Washington has also failed to obtain any terror finance convictions, even though many of the money-laundering schemes in question continue to go through the United States. These schemes, however, pose not only terror finance concerns, which would be bad enough. They constitute a threat to the integrity of the U.S. financial system.
There is abundant evidence that U.S. authorities could use their leverage to go after Hezbollah more effectively. Washington has multiple ways it could go about this.
First, the Trump administration should unleash the Department of Justice against Hezbollah’s networks. To do that, the department needs to have more resources dedicated to the effort: more attorneys, more analysts, more interpreters, more field agents, preferably with language skills that include not just Spanish and Portuguese but Arabic as well. Calling something a task force cannot make up for shortages of staff and resources.

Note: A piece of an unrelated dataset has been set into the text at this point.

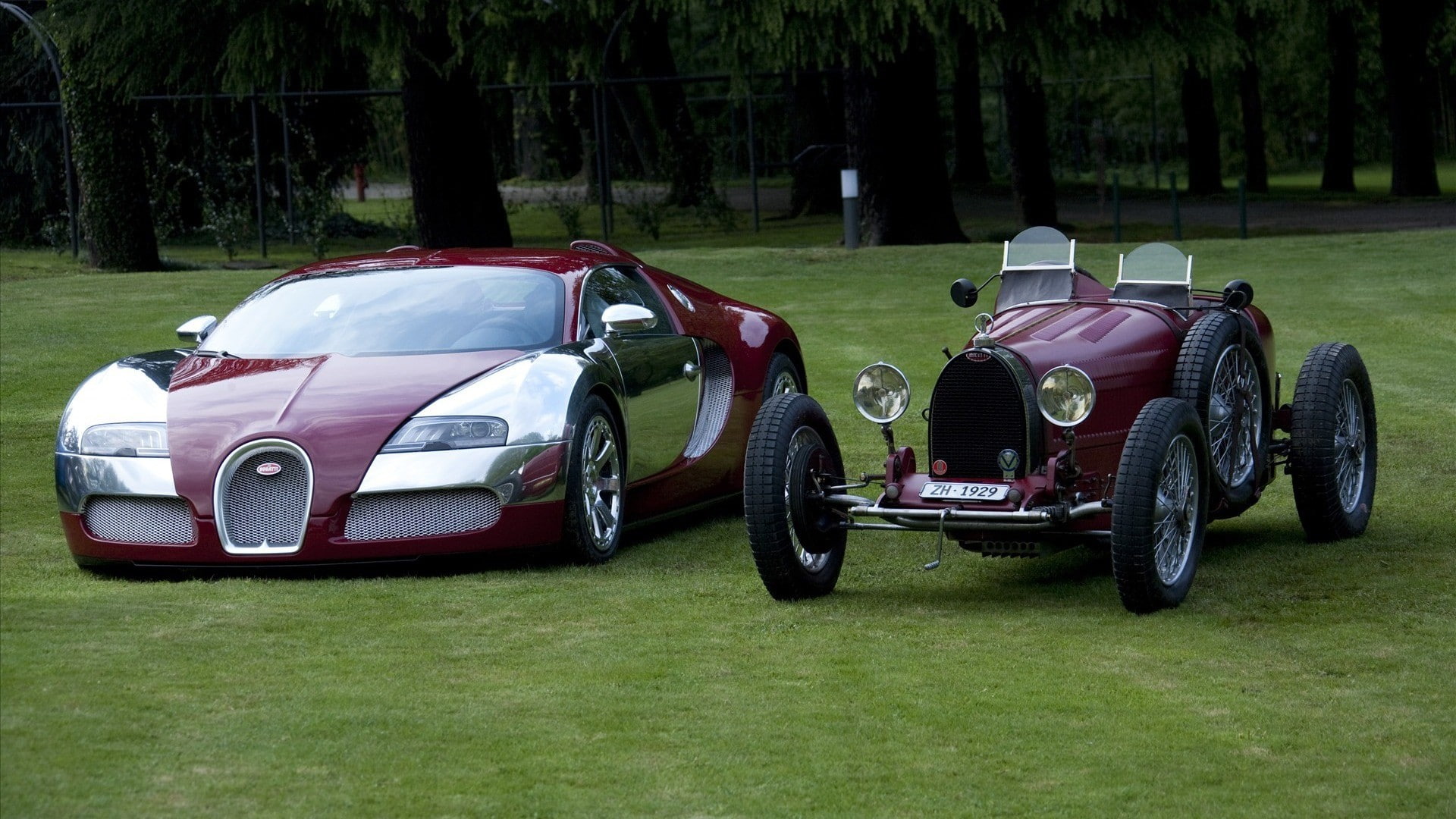 motor vehicle, sports car, green color, grass, luxury, Bugatti Type 35 Grand Prix, land, 1080P, outdoors, land vehicle, nature, vehicle, growth, classic car, HD Wallpaper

Second, the Trump administration should impose sanctions, prosecutions, and other interdictory actions against malign actors rather than leave them in the field, as intelligence officials often advocate, in the hope they can turn into informants. Confidential sources within the intelligence community in Latin America have complained to the Foundation for Defense of Democracies that the State Department has vetoed numerous arrest warrants against Hezbollah operatives. If this were true, it would seriously undermine U.S. national security objectives.
Third, the United States should start targeting Hezbollah’s enablers. If countries like Paraguay cannot or will not clean up their politics and banking system, the United States should press international forums like the Financial Action Task Force to blacklist them. (Paraguay’s status in task force’s regional body is currently under review.) The Treasury Department can also designate financial institutions used by Hezbollah as entities of primary money laundering concern under Section 311 of the U.S. Patriot Act. This is the same measure Obama used to target the Lebanese Canadian Bank in 2011. The combined pressure of the Section 311 designation and the U.S. criminal prosecution was ultimately responsible for forcing the bank to clean up its act.

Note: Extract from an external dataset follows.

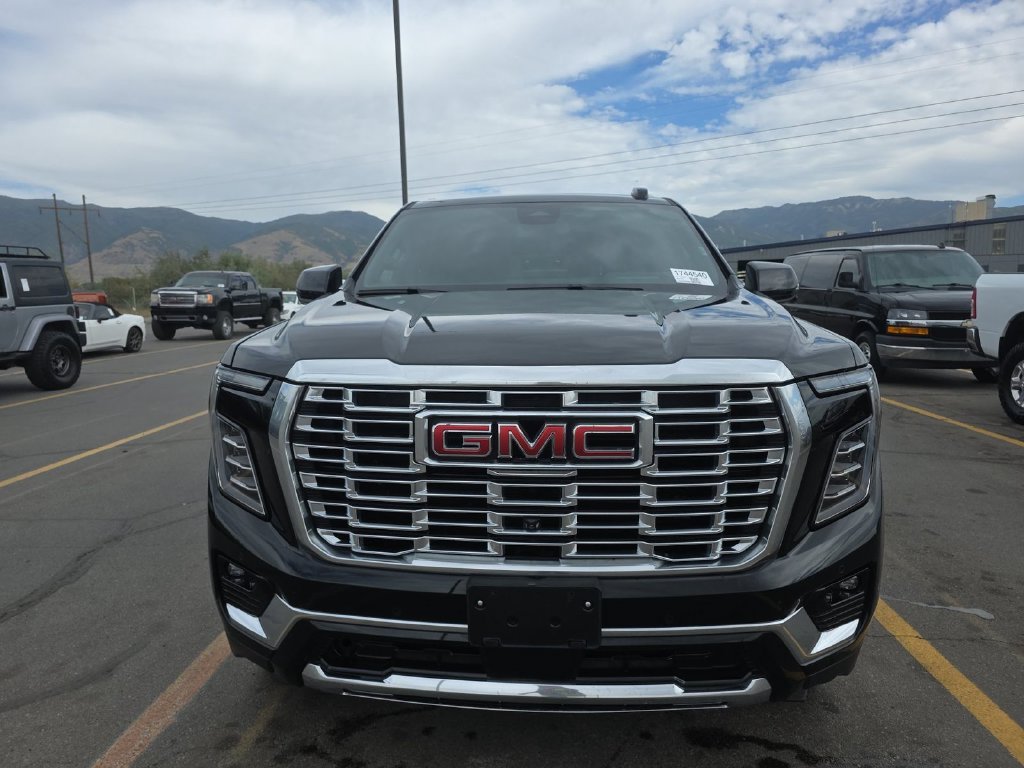 Used 2025 Black GMC Denali image 5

Fourth, the Trump administration could target entire foreign jurisdictions in Latin America, such as the TBA, as zones of concern, much the same way that Washington previously punished Iran’s banking system for its role in financing terrorism and proliferation.
Fifth, the United States should deny or revoke the visas of Latin American officials that go out of their way to engage with Hezbollah or that stand in the way of U.S. justice. Some Latin American political and economic elites may consort with criminals, but they also love the United States as a place to study, vacation, and shop. This provides Washington with enormous leverage. Sometimes, public humiliation can be more effective than a judicial proceeding.
Finally, the United States should reinforce the impact of its terror designations against Hezbollah financiers in Latin America by also targeting local companies that help them. Sanctioned individuals are still trading and traveling with little problem. If the Treasury Department began regularly imposing fines and designations against local companies that facilitated such activities, they will be more likely to cut their ties to Hezbollah.
The Trump administration is successfully squeezing Iran’s economy. However, unless it extends its maximum-pressure campaign to Hezbollah’s multiple streams of revenue, Tehran’s terrorist proxy will retain its ability to strike at U.S. interests while continuing to fundraise for its own needs.